- GIVEN PASSAGE
Segment Open
Scientists at a pharmaceutical company that pulled out of Horsham two years ago have left a lasting legacy - a new drug that could revolutionise the treatment of asthma.
The drug - a pill known as Fevipiprant - was invented and developed at Novartis at its base in Horsham.
Last week, the drug was hailed as a ‘gamechanger’ that could help reduce the number of deaths from asthma and improve treatment for patients suffering from it.
Professor Brian Cox was the head of chemistry at the pharmaceutical giant’s Horsham base for 12 years until the firm pulled out of the town two years ago. Professor Cox, who lives in the Horsham area and is now professor of chemistry at the University of Sussex, said: “Like many great innovations Fevipipirant was the work of many - a fantastic group of dedicated scientists from many disciplines and superb associated support groups such as human resources, finance etc - the success is a tribute to all their combined efforts.”
He added: “I happen to be one of the inventors on the patent that covers Fevipipirant which I am particularly proud of.”
Segment Closed
- DATA PROVIDED
Segment Open
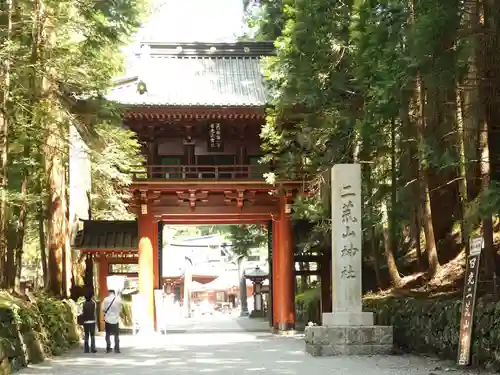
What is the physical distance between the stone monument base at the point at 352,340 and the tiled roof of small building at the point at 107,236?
9.76 meters

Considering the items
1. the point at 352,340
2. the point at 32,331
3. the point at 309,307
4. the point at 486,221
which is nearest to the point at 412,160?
the point at 352,340

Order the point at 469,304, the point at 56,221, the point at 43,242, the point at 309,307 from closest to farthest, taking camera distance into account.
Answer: the point at 469,304 → the point at 56,221 → the point at 43,242 → the point at 309,307

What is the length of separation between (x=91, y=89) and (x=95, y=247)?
722 centimetres

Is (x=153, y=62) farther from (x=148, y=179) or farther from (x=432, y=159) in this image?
(x=432, y=159)

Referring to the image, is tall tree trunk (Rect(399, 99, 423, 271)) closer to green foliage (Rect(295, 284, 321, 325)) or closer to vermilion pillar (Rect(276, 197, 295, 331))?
vermilion pillar (Rect(276, 197, 295, 331))

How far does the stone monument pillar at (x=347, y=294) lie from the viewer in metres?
13.5

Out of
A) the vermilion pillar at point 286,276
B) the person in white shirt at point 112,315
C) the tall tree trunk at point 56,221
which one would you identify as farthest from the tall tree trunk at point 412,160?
the tall tree trunk at point 56,221

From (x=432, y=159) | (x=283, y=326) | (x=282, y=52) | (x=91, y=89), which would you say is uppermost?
(x=282, y=52)

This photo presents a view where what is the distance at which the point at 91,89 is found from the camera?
Segment Closed
- PROBLEM 1
Write out the stretch of the asthma drug article from "Last week, the" through "suffering from it.", word for word.
- PROBLEM 2
Carry on the asthma drug article, picking up after its last sentence.

- FINAL ANSWER 1
Last week, the drug was hailed as a ‘gamechanger’ that could help reduce the number of deaths from asthma and improve treatment for patients suffering from it.

- FINAL ANSWER 2
He said the team’s research into asthma “looked at new approaches to help in the mild, moderate and severe forms of the disease.
“Currently available inhaled medicines in general control mild asthma very well, but the prospect of a tablet based alternative that would potentially treat all forms of the disease was a key driver for our research.”
Dr Samantha Walker, director of research and policy at Asthma UK said the findings should be ‘greeted with cautious optimism.’
But, she said, more research was needed “and we’re a long way off seeing a pill for asthma being made available over the pharmacy counter, but it’s an exciting development and one which, in the long term, could offer a real alternative to current treatments.”